"I wish i had known what they wanted"
Too often, a person's wishes for end of life care, and for after they have gone, have not been recorded and leave their loved ones guessing. With this valuable guide, you can now begin to document this for yourself, so your relatives will be able to honor your wishes more easily, saving them unnecessary stress and upset at a potentially intense rime.
Before I Go addresses the emotional, spiritual, and practical aspects of end of life planning to help you make well-informed decisions about your end of life care and prepare well for your death. Jane Duncan Rogers guides you with equanimity, care, and humor through subjects such as how to have a conversation about dying, the impact of grief on relatives responsible for estate matters, and DIY funerals and what that entails. She states clearly what you need to have in place to ensure the best end of life possible, helps you identify your values and beliefs in this area, and demonstrates which actions you then need to take, and when. With a full resource pack of essential information available to you, including guiding questions, exercises, and recording tools as well as downloadable worksheets and supportive online courses, decision-making will be made much easier and you will find relief and peace of mind knowing you have taken care of outstanding matters.
You can update your wishes at any time and feel confident that if anything happens to you suddenly, you and your family will be as well-prepared as possible to deal with it. With your end of life wishes clearly defined, you gain the freedom to continue living your life to the fullest, knowing the difficult decisions have been handled.
Jane Duncan Rogers is an award-winning life and death coach who helps people prepare well for a good end of life. Having been in the field of psychotherapy and personal growth for 25 years, she is founder of the not-for-profit Before I Go Solutions®, dedicated to educating people about dying, death, and grief. Jane lives within the Findhorn community in Scotland, UK.
My husband died in 2011, after just over a year of living with the presence of cancer in our marriage. Having this final year together meant we had an opportunity to deepen our love for each other, make sure there was nothing left unsaid between us, and then get on with living as best we could while he was still healthy enough for that. It was a very precious 14 months for us both, and I've written about it in detail in my book Gifted By Grief A True Story of Cancer, Loss and Rebirth. You can read more about this at www.giftedbygrief.com
In Chapter 10, published three years after Philip died, I wrote about some particular life issues we had examined while he was still alive. Our friend Barbara in Los Angeles had emailed with a long list of questions, insisting we answer them before it was too late. After about the third email along the same lines, I spoke to Philip about what we were then referring to as The List (of questions). Here's an extract from that chapter in the book:
"Come on, were going to do The List properly now" He was still reluctant, but, lying in bed, with me and the laptop next to him, he didn't have a chance. "It's going to make a huge difference to me in the future, darling, and besides, Barbara will just nag us if we don't."
"Yeah, all right then."
Poor Philip - for a man afraid of dying, this was an amazing act of courage, another step in the acceptance of what was happening. We began at the beginning, and continued on until the end, referring to it later as our final project together. In those two hours, I asked him the questions, and he gave me his answers. There were all kinds of practical questions, from the most basic such as, "What kind of coffin do you want?" to which he replied, "Any old box will do" to more sensitive ones, such as, "Are there any of your personal items you would like to leave to anyone in particular?" This one we discussed in more detail
It was tough; these are difficult questions to ask of somebody who knows he is going to be dying sooner than later. Feeling a great sense of achievement afterwards, we were very close, connected and loving for the rest of that weekend. Who would have thought that? It ended up being a couple of hours of slightly macabre enjoyment.

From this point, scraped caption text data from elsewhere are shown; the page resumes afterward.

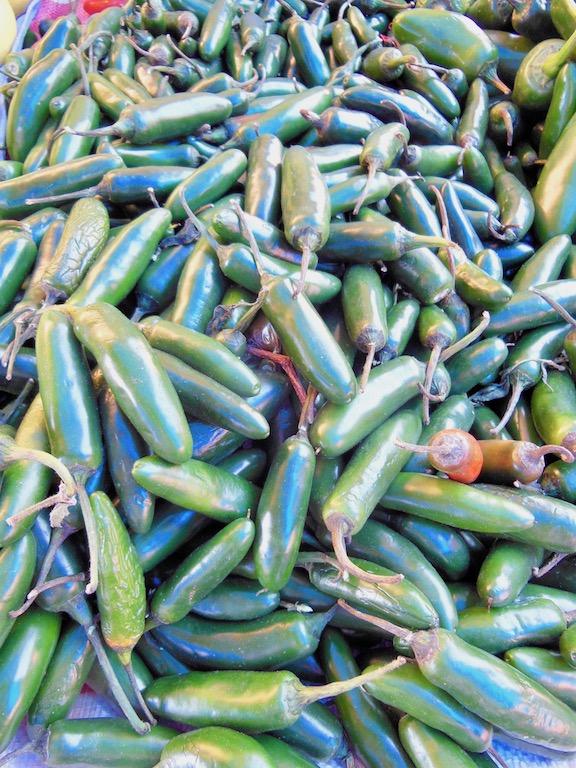 Tipps & Infos: Chilis: Jalapeños - frisch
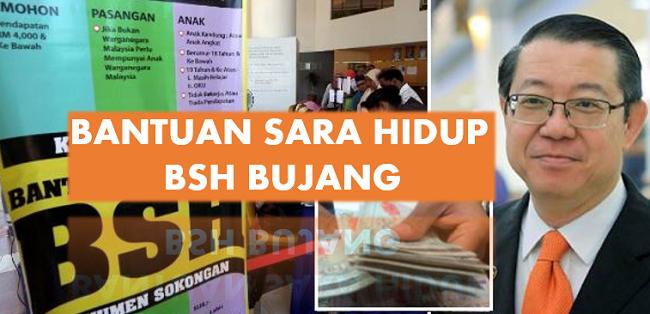 Semakan status permohonan BSH Bujang online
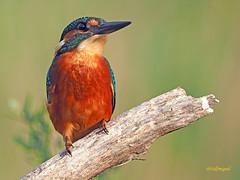 Martín pescador común (Alcedo atthis) (23) (eb3alfmiguel) Tags: aves pájaros coraciiformes alcedinidae martín pescador común alcedo atthis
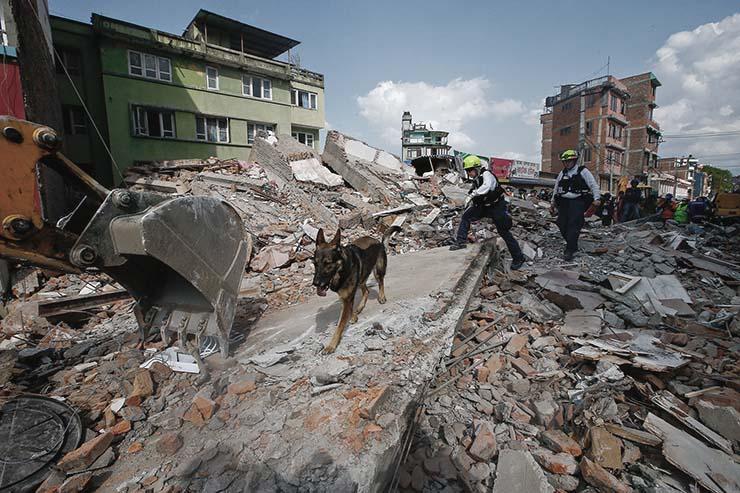 animales tienen un sexto sentido predecir terremotos - Científicos confirman que los animales tienen un sexto sentido y pueden predecir terremotos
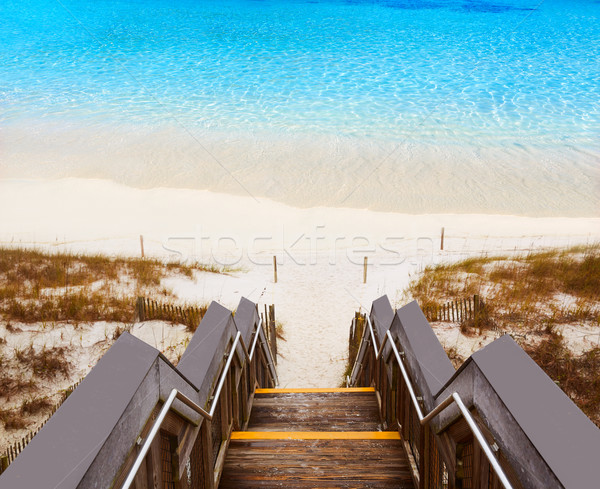 Destin beach in florida ar Henderson State Park Stock photo © lunamarina
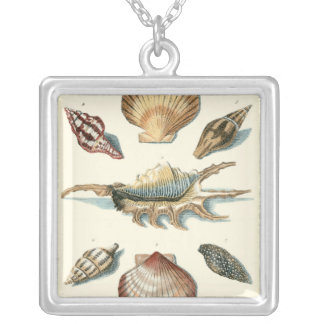 Fancy Shell Beach Silver Plated Necklace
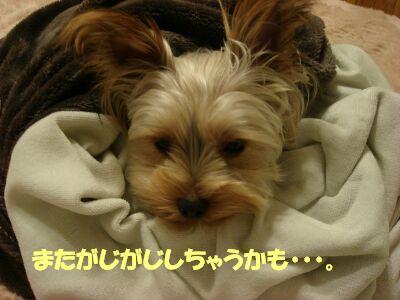 PHOTO665.jpg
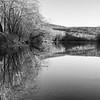 Shenandoah River _ bw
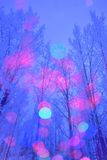 Winter forest and illumination Royalty Free Stock Image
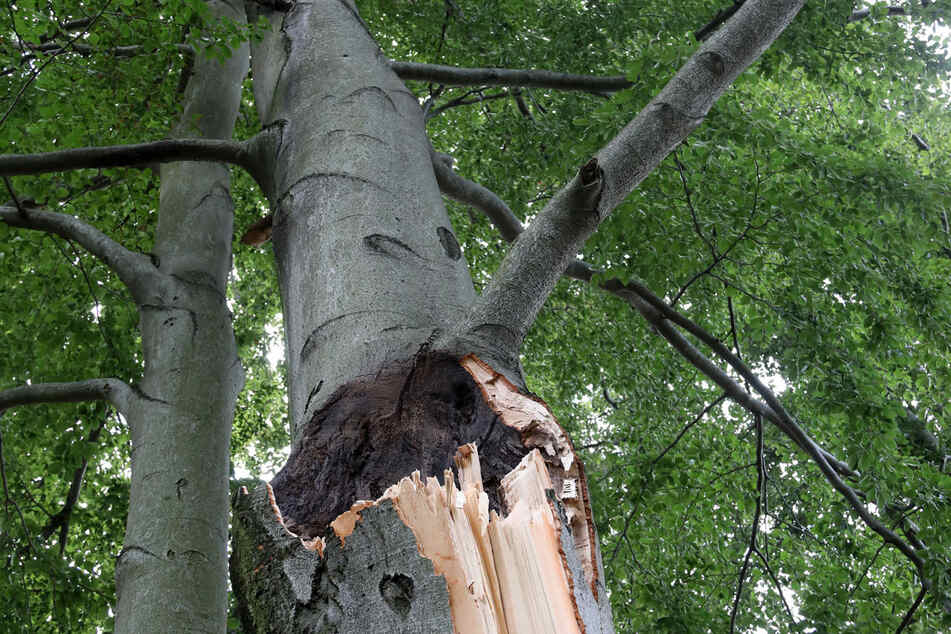 A massive tree limb fell on picnickers, leaving one dead and two injured (stock image).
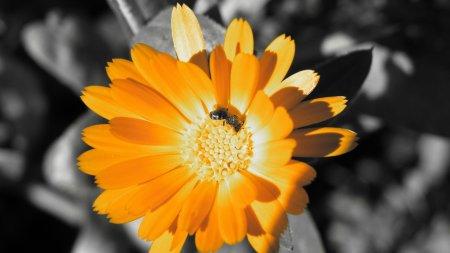 Красивые фото FullHD №36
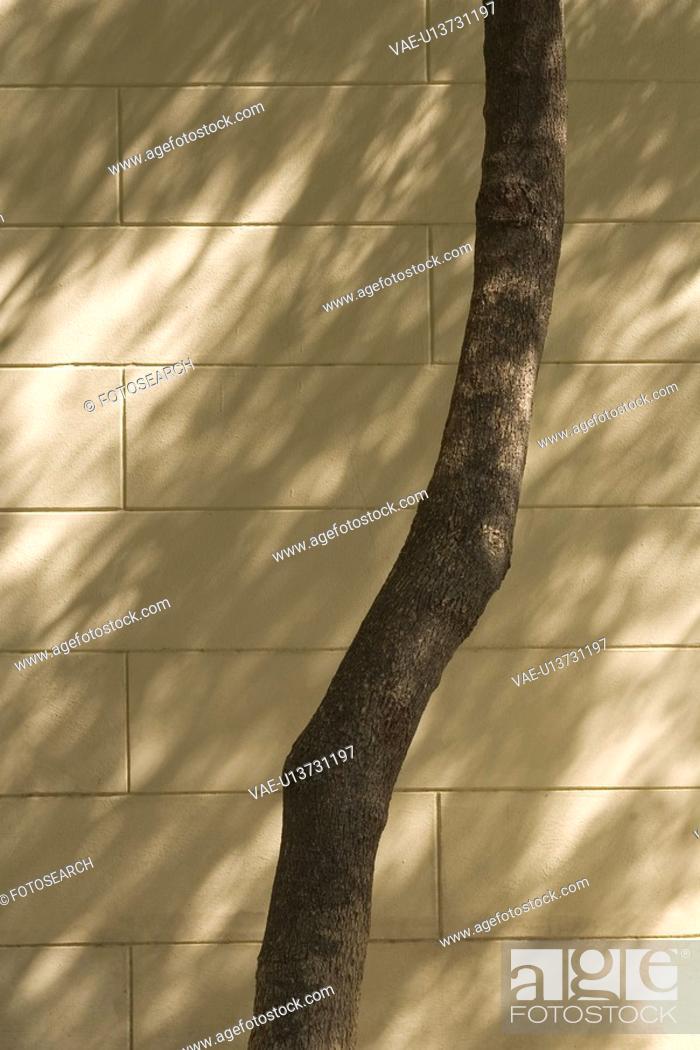 Stock Photo: Brick Wall, Close-Up, Day, Outdoors.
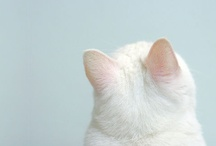 cats / by Sharlene Redwood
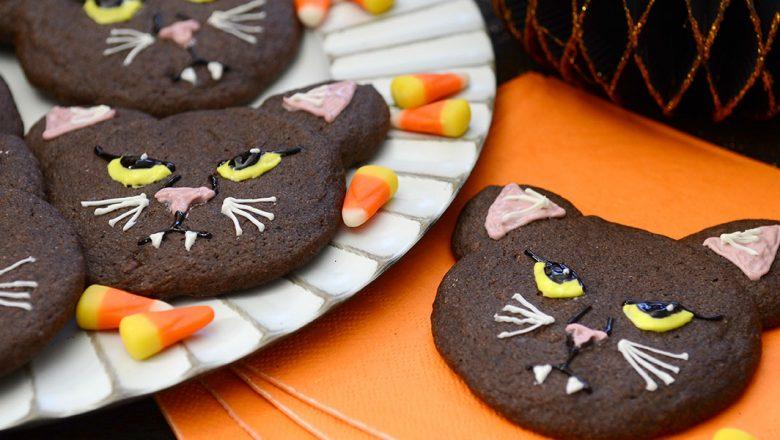 Binx the cat cookies recipe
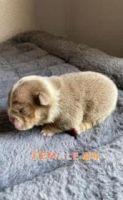 English Bulldog Puppies for sale in Las Vegas, NV, USA. price: NA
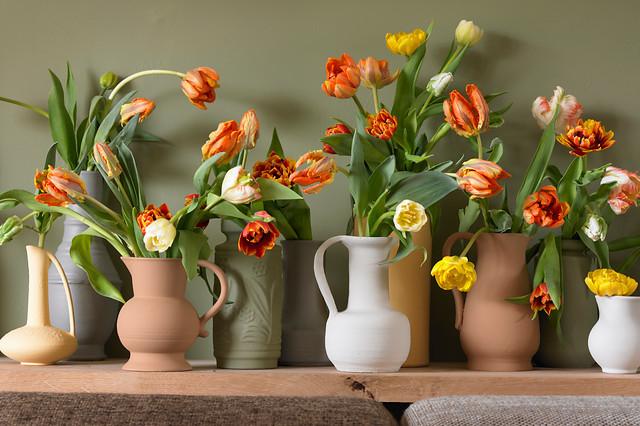 Tulipan jako kwiat cięty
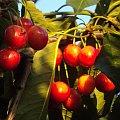 czereśnie w popołudniowym słońcu:) #owoc #słońce #natura #ogród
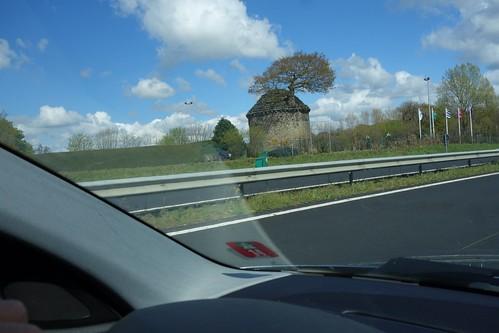 Un arbre pousse dans un pigeonnier sur le bord de route.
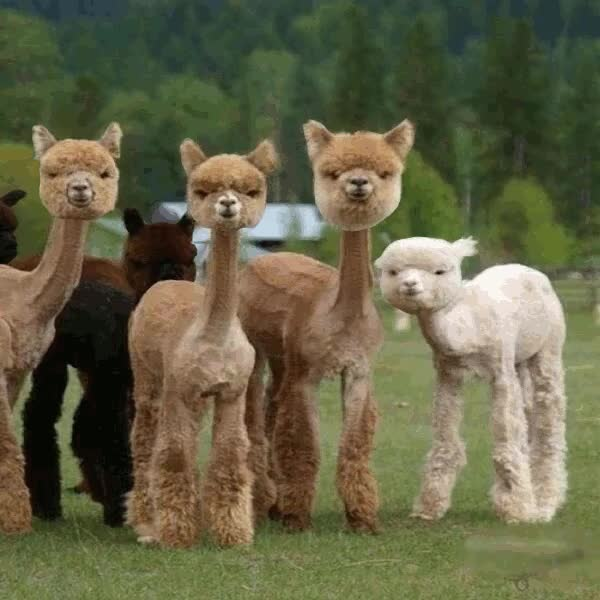 PsBattle: Group of Shaved Llamas : photoshopbattles GIFs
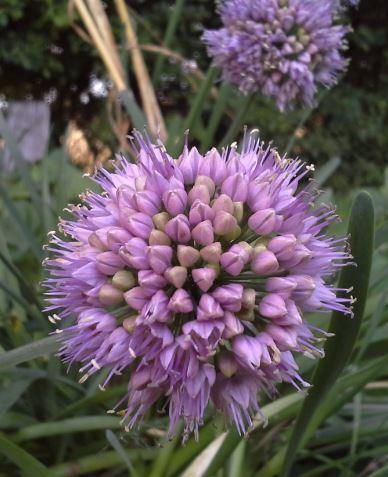Allium senescens - September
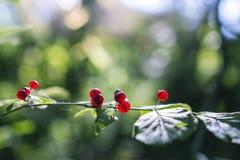 ядовитый каприфолий ягоды Стоковая Фотография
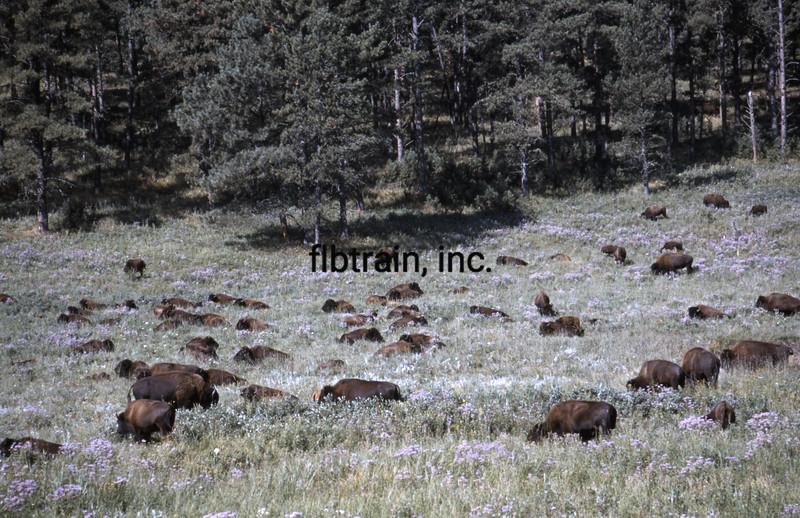 USA1999080001 - USA, Custer SP, South Dakota, 9-1999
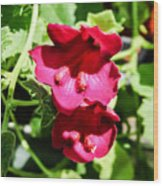 Pink Creeping Gloxinia Wood Print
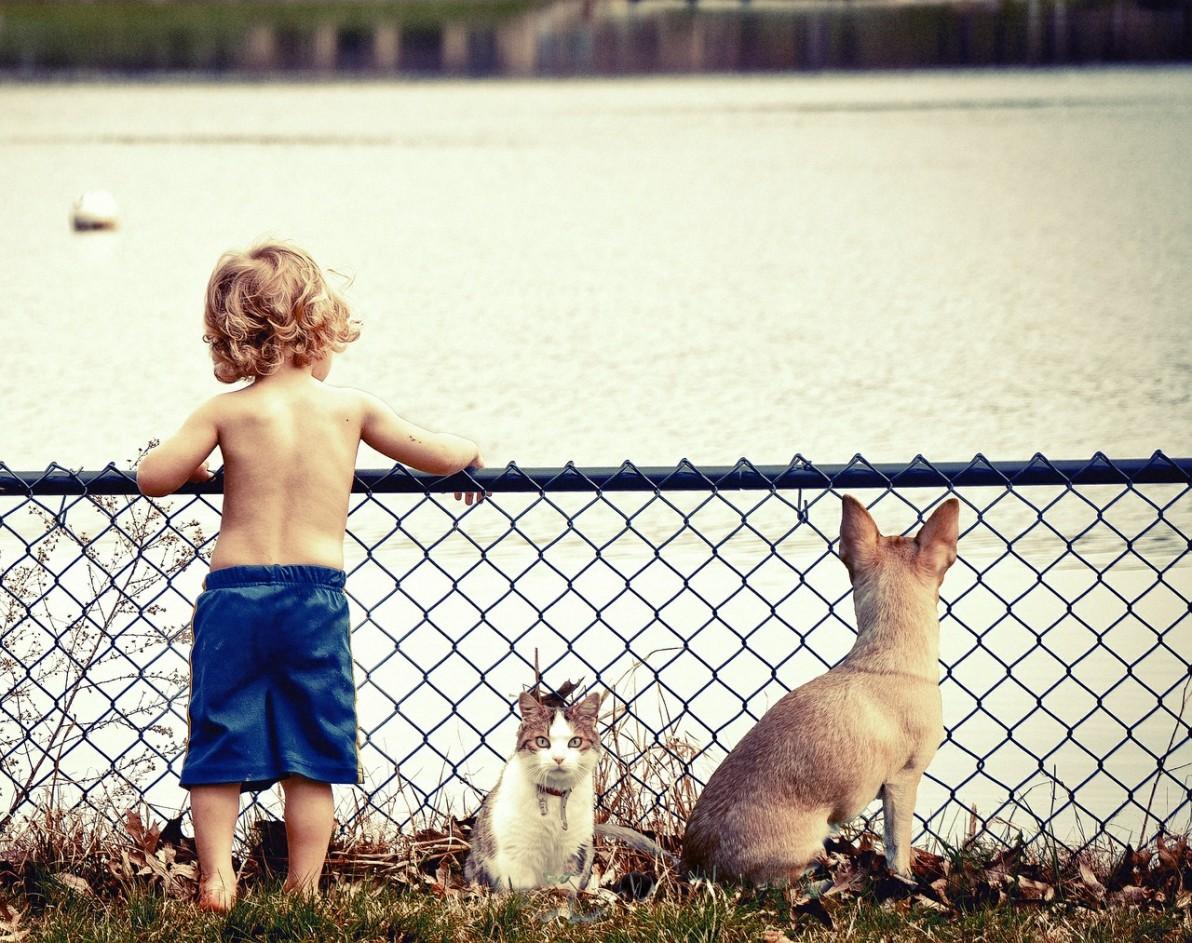 Dogoterapia - czy pies  to najlepszy przyjaciel małego dziecka?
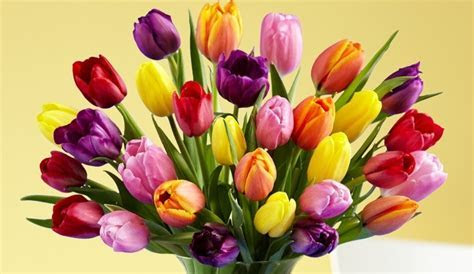 Tulips: National Flower of Afghanistan   Meaning of the Tulips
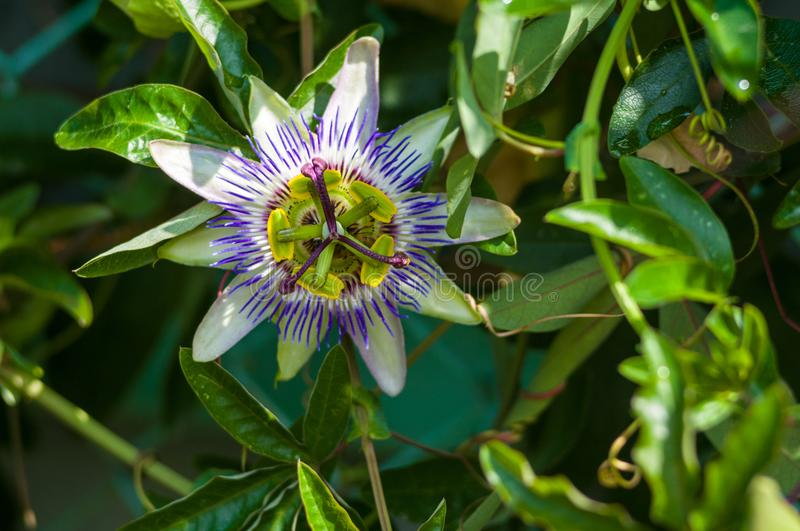 Passion flower Passiflora caerulea Passionflower against green garden background. Macro closeup of a beautiful intricate incredible alien blue and purple passion royalty free stock images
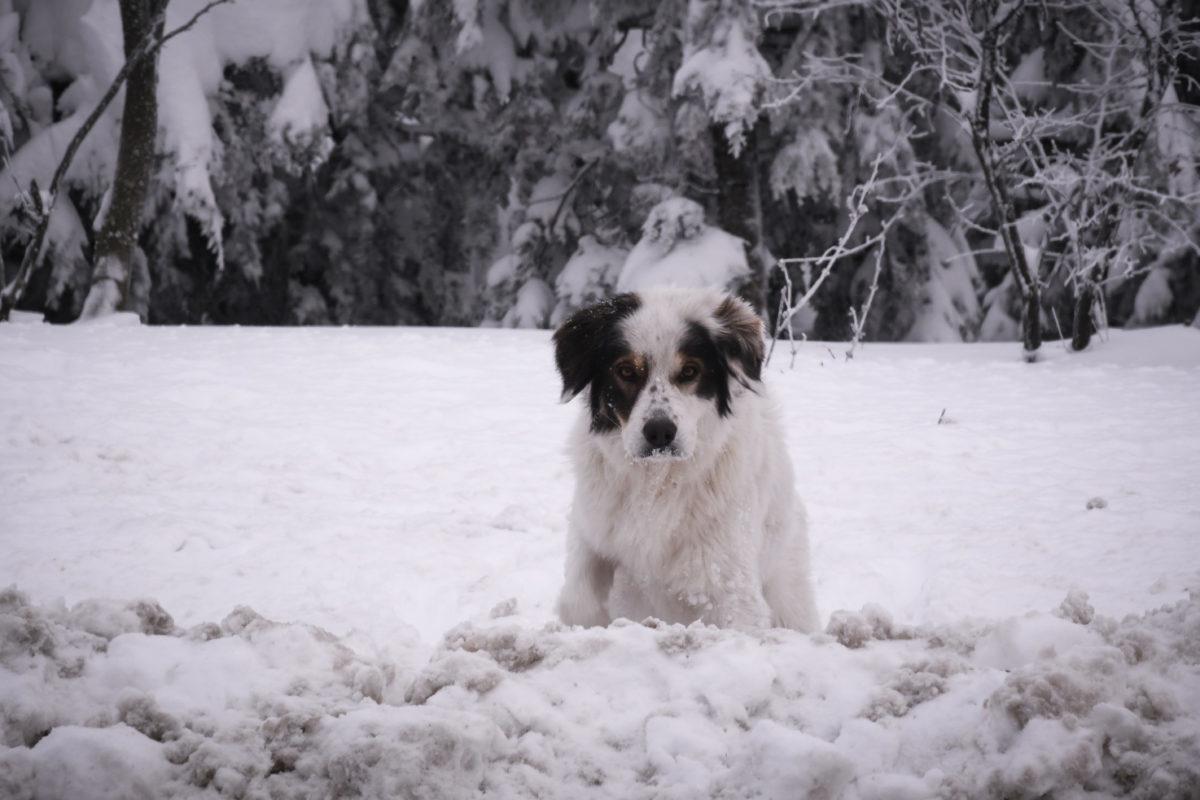Ο σκύλος… χάθηκε στο χιόνι | Newsit.gr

Many people contacted me about this chapter in the book, saying what a very good idea it was to answer these questions, but also lamenting the fact they were not getting around to it themselves. Thus the idea of bringing the questions to many more readers was born. By January 2016 I had researched and compiled what was then called The Good Death Guide: 27 Questions to Ask and Answer Before You Die. I offered to run a local group to enable people to complete this workbook, and it sold out with a long waiting list. It seemed I had hit on something important. After further revisions, research and more courses, this product became the workbook Before I Go: Practical Questions to Ask and Answer Before You Die, and my life started to change. Whereas before I had been working as a life, death and small business coach, now I was focusing on my first love, running groups.
I'd originally trained in 1990 with Louise L Hay, author of the famous book You Can Heal Your Life, and founder of Hay House Publishing. I was the first woman in Europe to offer study groups based on her book, which I did for about ten years or so. It was during this time that I also trained in counselling, and began a private practice in Oxford, England. I also ran a large complementary health clinic during these years. It was only with a move to Scotland in 2007 that I morphed into coaching. Now, with founding the not-for-profit organization Before I Go Solutions®, all my skills are coming together, as I encourage people to face up to what can be a difficult and emotional topic - the fact that they are going to die one day.